▶ Records supplied:

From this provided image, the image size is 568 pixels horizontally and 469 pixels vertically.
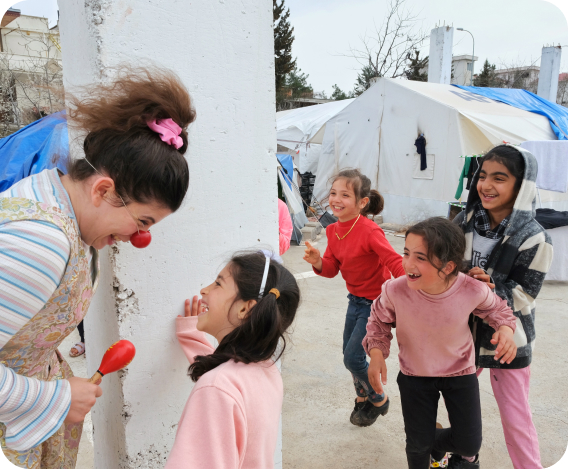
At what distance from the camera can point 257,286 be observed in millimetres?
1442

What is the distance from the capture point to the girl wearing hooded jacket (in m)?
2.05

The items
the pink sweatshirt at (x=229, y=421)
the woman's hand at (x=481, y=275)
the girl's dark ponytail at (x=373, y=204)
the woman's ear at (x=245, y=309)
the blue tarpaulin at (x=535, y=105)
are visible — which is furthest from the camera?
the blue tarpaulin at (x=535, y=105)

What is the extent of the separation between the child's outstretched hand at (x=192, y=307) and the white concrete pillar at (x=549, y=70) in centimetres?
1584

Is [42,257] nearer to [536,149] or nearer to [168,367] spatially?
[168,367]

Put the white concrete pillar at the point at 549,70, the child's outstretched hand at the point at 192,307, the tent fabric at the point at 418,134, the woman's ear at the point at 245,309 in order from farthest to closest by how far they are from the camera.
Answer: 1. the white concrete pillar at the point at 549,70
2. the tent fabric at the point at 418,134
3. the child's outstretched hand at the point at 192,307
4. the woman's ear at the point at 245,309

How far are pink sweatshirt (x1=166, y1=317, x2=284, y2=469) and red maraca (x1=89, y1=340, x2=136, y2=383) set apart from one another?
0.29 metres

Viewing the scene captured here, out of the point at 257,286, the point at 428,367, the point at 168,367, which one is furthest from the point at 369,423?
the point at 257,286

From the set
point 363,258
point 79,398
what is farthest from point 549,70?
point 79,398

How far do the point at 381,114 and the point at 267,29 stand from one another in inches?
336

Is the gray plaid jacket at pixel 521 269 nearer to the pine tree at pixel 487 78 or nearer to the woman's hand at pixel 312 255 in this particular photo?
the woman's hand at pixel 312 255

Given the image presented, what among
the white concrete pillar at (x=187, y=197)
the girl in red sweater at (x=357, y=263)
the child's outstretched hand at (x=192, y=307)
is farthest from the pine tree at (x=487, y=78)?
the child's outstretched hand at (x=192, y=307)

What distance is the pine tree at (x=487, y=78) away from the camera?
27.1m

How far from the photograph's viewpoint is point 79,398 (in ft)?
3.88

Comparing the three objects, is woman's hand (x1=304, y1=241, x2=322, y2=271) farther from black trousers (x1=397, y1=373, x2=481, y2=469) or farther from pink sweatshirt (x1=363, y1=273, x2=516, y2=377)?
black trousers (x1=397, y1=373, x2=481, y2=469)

--

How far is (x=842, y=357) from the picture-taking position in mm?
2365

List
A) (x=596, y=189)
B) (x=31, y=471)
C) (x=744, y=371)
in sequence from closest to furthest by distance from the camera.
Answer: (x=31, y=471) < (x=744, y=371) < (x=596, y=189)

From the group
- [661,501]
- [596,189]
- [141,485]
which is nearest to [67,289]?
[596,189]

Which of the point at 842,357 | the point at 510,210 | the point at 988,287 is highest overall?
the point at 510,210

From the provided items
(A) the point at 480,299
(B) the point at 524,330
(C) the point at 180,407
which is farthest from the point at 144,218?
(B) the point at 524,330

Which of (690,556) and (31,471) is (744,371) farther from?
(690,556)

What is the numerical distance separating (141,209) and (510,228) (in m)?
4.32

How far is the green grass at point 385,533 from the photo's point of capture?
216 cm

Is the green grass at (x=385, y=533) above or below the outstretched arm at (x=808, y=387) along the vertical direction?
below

▶ Given instruction: Please turn the material above, from the line with "From this provided" to the line with "0.29 metres", both included, into a numbered list, skipping blank lines and leaving out the pictures.

▶ Output below:
1. From this provided image, the image size is 568 pixels horizontally and 469 pixels vertically.
2. At what distance from the camera can point 257,286 be observed in millimetres?
3. 1442
4. What is the distance from the capture point to the girl wearing hooded jacket (in m)?
5. 2.05
6. The items
7. the pink sweatshirt at (x=229, y=421)
8. the woman's hand at (x=481, y=275)
9. the girl's dark ponytail at (x=373, y=204)
10. the woman's ear at (x=245, y=309)
11. the blue tarpaulin at (x=535, y=105)
12. are visible — which is furthest from the camera?
13. the blue tarpaulin at (x=535, y=105)
14. What is the extent of the separation between the child's outstretched hand at (x=192, y=307) and the white concrete pillar at (x=549, y=70) in centimetres?
15. 1584
16. Is [42,257] nearer to [536,149] or nearer to [168,367] spatially?
17. [168,367]
18. Put the white concrete pillar at the point at 549,70, the child's outstretched hand at the point at 192,307, the tent fabric at the point at 418,134, the woman's ear at the point at 245,309 in order from farthest to closest by how far they are from the camera.
19. Answer: 1. the white concrete pillar at the point at 549,70
20. 2. the tent fabric at the point at 418,134
21. 3. the child's outstretched hand at the point at 192,307
22. 4. the woman's ear at the point at 245,309
23. How far are pink sweatshirt (x1=166, y1=317, x2=284, y2=469) and red maraca (x1=89, y1=340, x2=136, y2=383) set apart from one another?
24. 0.29 metres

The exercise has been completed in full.